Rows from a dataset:
[START]
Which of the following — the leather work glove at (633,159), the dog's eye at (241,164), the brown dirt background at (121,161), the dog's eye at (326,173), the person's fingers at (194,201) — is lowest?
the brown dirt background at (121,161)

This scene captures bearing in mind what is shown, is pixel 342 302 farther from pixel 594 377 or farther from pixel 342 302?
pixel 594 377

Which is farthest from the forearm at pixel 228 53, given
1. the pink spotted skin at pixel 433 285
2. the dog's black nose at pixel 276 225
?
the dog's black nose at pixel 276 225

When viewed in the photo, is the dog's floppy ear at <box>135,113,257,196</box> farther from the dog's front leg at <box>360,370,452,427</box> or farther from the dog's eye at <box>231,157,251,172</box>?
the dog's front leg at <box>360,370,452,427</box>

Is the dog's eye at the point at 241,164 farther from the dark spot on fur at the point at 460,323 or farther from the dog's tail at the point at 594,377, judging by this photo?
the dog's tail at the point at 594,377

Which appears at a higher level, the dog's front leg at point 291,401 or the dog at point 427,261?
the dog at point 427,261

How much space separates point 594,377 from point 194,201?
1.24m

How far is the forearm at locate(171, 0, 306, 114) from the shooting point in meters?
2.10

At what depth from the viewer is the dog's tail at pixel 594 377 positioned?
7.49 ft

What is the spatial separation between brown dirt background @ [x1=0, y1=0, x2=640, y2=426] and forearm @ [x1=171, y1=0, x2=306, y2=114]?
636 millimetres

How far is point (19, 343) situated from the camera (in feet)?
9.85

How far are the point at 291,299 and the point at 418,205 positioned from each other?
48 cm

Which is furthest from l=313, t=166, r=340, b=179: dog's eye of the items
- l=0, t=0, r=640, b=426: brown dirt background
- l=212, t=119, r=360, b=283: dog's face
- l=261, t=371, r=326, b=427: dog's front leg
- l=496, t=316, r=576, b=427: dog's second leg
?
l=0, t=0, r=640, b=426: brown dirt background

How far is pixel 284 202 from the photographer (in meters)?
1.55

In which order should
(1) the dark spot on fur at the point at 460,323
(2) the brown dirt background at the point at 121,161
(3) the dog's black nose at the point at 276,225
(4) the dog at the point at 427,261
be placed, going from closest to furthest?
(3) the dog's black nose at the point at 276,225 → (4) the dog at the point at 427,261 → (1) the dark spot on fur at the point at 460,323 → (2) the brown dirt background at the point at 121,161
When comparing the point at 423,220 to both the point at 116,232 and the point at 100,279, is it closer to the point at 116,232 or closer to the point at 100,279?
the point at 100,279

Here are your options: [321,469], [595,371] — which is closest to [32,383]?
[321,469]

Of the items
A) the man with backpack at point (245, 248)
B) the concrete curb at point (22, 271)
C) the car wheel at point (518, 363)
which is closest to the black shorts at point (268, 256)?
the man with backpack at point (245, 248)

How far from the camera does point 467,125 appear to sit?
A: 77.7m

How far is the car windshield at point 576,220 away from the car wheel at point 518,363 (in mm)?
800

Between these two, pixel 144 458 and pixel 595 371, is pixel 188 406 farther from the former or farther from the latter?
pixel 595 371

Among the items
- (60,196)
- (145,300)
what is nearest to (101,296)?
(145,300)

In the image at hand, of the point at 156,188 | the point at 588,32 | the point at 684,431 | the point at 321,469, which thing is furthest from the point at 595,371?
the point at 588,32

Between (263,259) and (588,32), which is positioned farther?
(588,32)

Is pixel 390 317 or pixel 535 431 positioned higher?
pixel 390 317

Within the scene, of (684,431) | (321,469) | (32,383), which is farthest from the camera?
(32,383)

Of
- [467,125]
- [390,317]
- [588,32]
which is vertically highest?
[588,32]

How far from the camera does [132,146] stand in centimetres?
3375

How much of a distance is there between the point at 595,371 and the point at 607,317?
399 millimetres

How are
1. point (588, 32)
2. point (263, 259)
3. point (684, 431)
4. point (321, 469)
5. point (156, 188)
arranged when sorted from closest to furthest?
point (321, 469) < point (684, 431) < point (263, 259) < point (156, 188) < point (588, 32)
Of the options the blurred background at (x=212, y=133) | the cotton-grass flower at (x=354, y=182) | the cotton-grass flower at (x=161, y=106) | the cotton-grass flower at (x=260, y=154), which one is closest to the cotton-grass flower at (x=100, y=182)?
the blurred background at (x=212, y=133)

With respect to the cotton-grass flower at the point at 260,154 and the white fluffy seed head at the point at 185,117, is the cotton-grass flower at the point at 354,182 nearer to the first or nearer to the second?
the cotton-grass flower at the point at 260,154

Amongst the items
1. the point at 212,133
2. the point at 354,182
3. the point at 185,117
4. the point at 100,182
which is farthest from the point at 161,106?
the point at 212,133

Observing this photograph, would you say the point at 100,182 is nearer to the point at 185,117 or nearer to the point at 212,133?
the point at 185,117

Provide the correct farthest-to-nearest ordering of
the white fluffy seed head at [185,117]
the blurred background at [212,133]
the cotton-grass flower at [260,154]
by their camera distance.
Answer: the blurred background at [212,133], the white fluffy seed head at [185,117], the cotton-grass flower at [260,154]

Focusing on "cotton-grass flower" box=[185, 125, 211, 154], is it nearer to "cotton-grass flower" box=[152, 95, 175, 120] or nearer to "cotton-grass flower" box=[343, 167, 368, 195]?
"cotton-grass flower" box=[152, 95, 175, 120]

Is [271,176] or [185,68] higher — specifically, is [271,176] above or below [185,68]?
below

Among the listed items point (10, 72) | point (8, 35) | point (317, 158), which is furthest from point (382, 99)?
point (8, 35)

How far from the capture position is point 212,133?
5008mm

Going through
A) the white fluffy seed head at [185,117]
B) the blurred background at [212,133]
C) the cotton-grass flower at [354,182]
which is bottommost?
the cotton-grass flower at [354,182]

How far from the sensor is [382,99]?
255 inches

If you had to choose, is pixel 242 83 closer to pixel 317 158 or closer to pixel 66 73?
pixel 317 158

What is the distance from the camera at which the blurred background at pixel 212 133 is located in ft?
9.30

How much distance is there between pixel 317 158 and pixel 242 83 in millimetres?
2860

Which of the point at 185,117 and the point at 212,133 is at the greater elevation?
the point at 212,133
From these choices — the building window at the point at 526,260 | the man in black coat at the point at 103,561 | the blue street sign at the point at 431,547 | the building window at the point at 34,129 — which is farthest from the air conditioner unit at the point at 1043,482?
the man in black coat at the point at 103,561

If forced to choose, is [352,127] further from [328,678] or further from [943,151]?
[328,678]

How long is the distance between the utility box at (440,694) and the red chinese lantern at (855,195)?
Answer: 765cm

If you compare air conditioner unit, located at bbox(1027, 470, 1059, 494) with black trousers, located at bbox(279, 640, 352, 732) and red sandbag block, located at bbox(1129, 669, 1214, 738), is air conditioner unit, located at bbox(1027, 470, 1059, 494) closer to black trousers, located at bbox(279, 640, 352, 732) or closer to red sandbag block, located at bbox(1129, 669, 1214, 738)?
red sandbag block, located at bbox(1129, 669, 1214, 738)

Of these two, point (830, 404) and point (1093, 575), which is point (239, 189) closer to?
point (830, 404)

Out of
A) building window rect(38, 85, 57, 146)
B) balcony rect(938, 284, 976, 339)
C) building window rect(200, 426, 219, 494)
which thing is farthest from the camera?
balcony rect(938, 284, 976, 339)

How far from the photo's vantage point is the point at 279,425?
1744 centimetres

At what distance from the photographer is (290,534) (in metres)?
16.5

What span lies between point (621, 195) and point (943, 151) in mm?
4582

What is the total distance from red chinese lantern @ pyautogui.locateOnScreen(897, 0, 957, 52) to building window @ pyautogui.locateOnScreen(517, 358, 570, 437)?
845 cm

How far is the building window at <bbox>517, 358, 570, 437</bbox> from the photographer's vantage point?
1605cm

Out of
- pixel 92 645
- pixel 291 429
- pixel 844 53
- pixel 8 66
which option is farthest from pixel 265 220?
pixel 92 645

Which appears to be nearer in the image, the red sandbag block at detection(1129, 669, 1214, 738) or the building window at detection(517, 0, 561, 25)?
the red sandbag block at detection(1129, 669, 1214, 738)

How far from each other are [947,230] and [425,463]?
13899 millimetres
[END]
Starting at the line containing "How far from the photo's" and continuing through the last line of the records, rewrite those lines with "building window" swapped for "office window" and everything else left as it is.

How far from the photo's vantage point is the point at 279,425?
1744 centimetres

At what distance from the photographer is (290,534) (in metres)?
16.5

What span lies between point (621, 195) and point (943, 151) in mm?
4582

What is the total distance from red chinese lantern @ pyautogui.locateOnScreen(897, 0, 957, 52) to office window @ pyautogui.locateOnScreen(517, 358, 570, 437)?
845 cm

How far is the office window at <bbox>517, 358, 570, 437</bbox> from the photographer's vantage point?
1605cm

Out of
- pixel 92 645
- pixel 291 429
- pixel 844 53
- pixel 8 66
which option is farthest from pixel 265 220?
pixel 92 645

Which appears to be nearer in the image, the red sandbag block at detection(1129, 669, 1214, 738) or the office window at detection(517, 0, 561, 25)?
the red sandbag block at detection(1129, 669, 1214, 738)

How far from each other are [947,230] and [425,463]?
13899 millimetres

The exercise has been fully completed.